* _任务目标_
数一数下方条目中包含字符串“kitchen”的行，一共有几行？区分大小写，只回答数字。

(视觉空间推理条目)

___

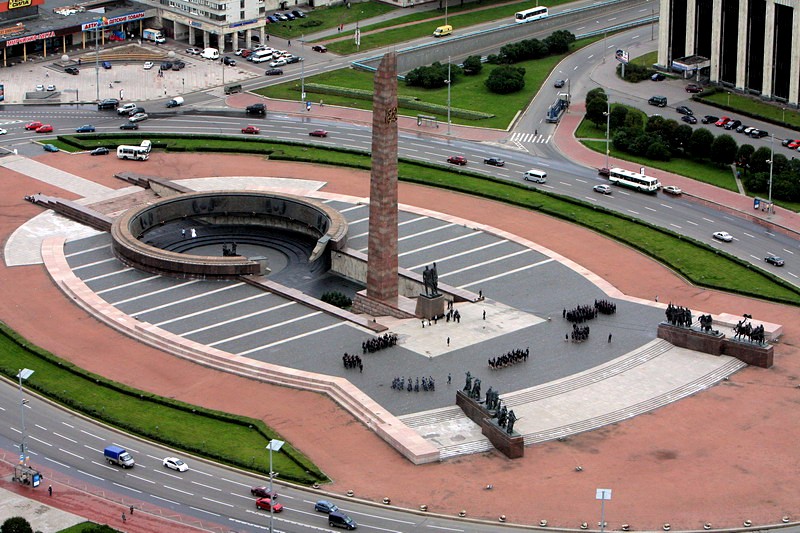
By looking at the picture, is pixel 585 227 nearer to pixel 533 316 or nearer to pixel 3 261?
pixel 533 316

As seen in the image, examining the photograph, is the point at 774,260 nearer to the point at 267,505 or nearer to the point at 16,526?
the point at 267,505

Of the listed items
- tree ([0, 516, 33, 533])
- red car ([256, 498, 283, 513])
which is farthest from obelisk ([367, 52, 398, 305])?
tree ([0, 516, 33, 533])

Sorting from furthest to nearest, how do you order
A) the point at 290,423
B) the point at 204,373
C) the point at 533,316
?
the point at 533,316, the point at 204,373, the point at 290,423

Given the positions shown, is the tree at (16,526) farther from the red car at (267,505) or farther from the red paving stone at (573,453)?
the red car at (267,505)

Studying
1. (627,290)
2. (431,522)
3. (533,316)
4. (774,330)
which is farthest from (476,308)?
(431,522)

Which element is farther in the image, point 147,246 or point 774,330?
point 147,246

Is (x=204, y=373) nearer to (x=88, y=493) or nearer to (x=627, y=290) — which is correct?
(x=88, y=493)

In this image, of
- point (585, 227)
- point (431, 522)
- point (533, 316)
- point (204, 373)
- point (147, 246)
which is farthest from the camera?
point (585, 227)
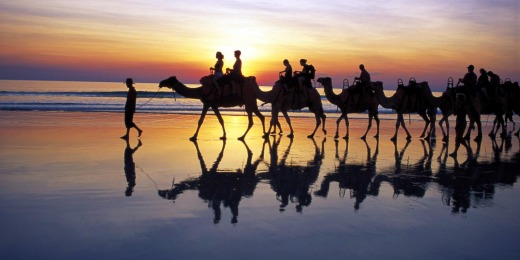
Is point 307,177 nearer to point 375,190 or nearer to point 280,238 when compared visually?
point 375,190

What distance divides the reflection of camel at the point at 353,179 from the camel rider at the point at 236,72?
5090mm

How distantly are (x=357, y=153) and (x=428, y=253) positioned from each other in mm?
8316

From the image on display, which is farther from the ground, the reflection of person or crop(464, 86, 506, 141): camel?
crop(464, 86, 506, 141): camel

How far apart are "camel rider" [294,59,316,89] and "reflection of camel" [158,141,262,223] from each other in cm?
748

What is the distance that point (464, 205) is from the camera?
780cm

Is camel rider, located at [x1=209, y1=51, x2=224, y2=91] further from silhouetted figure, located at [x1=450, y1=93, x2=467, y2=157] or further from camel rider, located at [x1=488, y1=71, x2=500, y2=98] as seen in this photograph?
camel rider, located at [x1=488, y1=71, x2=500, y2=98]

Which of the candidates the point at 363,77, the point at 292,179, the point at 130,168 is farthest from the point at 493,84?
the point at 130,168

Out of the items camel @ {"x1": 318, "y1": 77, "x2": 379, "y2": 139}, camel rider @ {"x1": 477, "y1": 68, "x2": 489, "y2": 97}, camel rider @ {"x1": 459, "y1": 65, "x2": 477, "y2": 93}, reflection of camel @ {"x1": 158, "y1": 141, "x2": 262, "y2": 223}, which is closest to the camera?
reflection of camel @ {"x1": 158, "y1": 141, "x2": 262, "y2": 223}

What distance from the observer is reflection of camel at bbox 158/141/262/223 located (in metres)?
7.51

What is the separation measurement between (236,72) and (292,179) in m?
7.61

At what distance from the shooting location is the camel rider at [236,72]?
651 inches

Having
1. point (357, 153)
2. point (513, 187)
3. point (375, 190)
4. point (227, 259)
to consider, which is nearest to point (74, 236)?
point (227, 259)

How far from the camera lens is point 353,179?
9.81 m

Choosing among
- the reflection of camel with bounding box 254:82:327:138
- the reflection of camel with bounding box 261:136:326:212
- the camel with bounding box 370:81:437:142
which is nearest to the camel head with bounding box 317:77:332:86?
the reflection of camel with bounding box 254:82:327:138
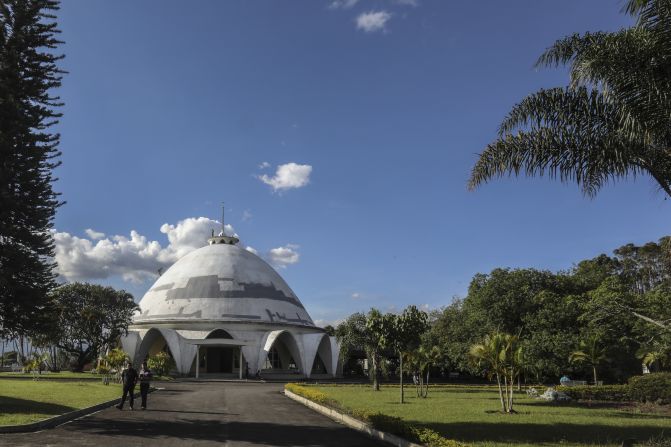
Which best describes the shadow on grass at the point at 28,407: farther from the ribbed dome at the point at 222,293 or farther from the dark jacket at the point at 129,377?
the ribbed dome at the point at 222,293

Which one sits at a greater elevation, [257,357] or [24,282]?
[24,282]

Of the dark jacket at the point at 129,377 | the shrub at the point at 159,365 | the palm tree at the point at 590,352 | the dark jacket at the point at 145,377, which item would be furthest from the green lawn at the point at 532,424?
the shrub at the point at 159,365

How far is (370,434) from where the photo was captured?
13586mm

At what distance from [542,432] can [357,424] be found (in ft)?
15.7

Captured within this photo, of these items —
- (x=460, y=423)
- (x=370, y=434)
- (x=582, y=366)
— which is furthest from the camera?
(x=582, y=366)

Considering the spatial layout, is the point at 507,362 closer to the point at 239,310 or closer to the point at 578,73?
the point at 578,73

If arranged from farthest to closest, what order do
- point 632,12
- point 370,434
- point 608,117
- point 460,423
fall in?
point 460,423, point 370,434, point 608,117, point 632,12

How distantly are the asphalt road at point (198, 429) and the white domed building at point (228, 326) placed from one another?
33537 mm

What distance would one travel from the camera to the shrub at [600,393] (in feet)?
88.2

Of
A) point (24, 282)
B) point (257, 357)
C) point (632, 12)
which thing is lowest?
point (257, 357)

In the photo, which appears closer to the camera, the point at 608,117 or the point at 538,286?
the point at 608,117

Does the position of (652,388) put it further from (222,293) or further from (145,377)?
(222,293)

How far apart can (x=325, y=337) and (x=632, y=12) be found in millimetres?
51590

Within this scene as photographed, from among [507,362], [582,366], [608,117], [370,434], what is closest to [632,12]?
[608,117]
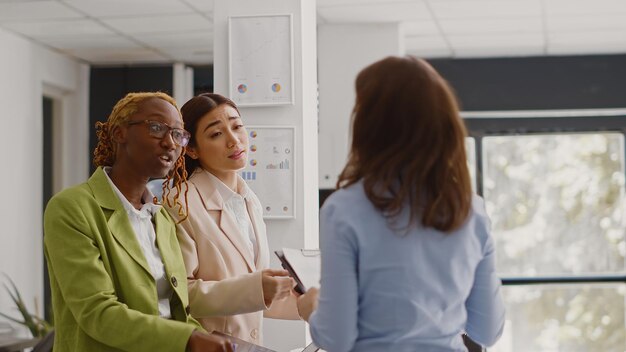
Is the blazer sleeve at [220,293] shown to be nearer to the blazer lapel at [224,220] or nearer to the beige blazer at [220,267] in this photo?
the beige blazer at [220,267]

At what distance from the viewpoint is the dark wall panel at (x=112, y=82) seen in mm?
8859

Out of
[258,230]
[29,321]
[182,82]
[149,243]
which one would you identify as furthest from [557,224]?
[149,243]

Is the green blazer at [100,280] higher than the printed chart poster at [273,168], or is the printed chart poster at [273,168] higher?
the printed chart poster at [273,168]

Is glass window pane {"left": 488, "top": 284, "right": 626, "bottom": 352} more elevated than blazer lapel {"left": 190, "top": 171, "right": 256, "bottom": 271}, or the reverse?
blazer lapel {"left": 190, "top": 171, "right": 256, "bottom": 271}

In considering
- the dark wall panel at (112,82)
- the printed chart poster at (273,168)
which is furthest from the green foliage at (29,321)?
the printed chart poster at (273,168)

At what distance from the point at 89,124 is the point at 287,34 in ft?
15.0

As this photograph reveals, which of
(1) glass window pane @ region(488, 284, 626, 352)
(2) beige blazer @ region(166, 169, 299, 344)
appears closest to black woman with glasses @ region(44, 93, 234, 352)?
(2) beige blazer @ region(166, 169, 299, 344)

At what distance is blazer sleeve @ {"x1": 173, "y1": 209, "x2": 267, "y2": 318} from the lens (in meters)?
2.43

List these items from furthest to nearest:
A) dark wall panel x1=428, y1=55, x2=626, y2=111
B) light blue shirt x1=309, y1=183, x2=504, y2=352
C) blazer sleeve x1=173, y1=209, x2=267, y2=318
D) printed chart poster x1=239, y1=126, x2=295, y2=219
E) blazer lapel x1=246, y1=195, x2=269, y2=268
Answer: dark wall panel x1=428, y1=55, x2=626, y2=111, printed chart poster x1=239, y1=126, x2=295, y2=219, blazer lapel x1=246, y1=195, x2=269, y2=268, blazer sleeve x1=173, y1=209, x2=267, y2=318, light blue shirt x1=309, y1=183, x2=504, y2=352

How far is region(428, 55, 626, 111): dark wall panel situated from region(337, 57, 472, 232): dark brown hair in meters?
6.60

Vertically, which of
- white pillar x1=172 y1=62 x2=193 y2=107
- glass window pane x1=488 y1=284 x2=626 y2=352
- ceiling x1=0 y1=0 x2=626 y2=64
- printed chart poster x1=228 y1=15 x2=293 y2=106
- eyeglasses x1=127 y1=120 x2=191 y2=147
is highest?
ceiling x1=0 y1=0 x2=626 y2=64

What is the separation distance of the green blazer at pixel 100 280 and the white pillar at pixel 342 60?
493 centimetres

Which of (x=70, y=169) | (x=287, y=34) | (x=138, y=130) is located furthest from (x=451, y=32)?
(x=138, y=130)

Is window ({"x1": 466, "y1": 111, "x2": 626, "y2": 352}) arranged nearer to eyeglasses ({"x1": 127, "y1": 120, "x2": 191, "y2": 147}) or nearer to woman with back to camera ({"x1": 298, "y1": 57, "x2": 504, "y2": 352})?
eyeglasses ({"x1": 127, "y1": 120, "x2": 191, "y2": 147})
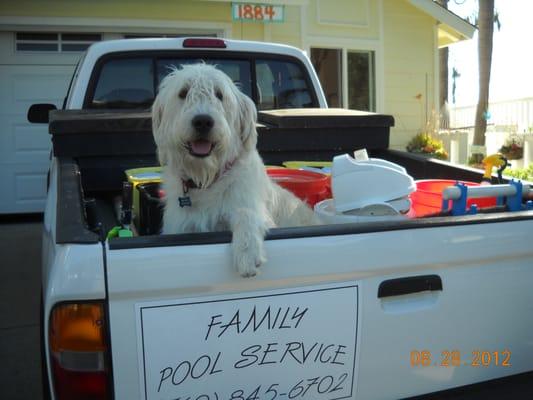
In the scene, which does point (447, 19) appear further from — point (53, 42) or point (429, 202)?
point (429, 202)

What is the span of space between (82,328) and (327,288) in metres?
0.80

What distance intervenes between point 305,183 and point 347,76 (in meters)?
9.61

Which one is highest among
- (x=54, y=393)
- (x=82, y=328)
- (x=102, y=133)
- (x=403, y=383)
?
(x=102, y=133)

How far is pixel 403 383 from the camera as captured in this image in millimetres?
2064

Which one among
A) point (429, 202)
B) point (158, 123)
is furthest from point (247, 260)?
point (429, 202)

___

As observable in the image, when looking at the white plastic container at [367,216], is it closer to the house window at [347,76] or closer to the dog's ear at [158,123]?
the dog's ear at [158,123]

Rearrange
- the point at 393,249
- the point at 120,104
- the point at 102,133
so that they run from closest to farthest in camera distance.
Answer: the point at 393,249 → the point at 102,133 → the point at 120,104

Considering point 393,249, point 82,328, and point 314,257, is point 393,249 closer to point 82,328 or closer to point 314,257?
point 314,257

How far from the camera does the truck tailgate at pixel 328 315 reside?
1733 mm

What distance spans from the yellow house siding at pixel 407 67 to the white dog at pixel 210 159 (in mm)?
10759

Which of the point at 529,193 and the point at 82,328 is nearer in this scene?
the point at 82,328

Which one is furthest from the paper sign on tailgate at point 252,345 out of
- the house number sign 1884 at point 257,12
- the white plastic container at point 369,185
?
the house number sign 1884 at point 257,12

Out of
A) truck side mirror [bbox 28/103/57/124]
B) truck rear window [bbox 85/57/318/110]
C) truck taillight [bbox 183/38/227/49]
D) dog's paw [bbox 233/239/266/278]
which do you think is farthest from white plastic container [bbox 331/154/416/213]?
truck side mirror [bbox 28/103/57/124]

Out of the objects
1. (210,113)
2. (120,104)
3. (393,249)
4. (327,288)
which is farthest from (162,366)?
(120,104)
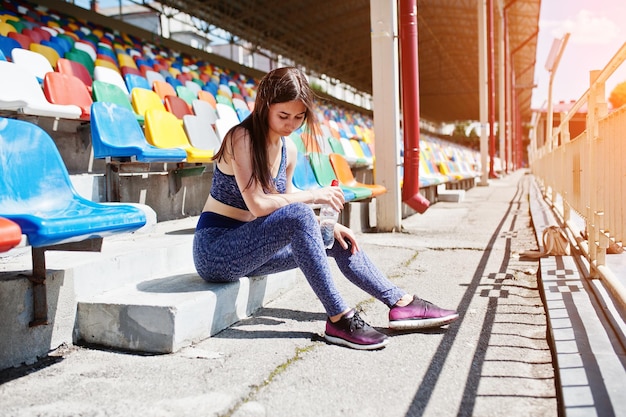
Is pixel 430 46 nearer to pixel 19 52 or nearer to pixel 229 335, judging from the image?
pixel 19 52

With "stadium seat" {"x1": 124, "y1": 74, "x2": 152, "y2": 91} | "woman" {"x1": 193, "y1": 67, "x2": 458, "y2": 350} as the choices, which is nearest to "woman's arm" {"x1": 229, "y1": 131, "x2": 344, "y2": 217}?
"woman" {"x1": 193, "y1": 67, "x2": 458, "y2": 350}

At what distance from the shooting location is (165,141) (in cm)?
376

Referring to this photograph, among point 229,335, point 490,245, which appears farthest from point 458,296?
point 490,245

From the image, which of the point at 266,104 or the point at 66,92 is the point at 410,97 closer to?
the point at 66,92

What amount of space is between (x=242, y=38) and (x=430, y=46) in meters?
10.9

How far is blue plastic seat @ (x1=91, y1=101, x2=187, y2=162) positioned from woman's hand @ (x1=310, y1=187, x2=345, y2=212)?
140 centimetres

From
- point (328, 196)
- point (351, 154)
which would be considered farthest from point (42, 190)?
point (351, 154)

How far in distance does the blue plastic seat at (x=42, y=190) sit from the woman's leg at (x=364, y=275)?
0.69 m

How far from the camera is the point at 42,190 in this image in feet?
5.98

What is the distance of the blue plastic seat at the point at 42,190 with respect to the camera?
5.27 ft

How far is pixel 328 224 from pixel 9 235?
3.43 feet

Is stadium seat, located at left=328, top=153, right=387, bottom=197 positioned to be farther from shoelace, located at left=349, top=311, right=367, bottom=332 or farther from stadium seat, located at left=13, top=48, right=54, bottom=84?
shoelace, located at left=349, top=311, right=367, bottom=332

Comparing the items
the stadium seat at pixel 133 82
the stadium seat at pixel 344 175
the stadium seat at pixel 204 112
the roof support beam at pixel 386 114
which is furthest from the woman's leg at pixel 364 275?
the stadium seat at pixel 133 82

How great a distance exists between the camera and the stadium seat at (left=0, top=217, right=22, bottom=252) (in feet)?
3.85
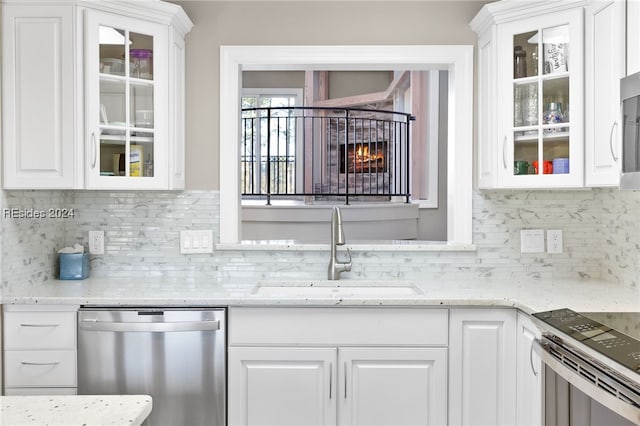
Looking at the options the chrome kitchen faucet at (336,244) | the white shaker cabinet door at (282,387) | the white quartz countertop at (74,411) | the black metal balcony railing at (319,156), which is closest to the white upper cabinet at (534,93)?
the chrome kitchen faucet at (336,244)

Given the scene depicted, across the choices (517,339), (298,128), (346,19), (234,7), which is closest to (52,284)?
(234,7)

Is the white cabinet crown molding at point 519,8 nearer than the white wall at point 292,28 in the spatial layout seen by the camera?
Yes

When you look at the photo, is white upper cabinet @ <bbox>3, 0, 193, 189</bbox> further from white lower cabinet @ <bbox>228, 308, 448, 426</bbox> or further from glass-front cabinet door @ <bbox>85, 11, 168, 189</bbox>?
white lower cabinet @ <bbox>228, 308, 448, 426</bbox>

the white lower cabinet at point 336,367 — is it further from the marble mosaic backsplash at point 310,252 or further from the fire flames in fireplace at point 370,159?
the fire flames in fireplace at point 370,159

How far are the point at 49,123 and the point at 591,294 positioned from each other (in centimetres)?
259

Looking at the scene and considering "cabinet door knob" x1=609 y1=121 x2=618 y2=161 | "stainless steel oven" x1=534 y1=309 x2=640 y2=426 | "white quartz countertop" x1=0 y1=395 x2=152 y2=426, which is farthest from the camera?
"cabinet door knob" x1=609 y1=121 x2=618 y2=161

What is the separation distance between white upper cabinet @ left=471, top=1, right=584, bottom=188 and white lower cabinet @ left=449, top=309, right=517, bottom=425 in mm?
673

___

* _回答如下_
2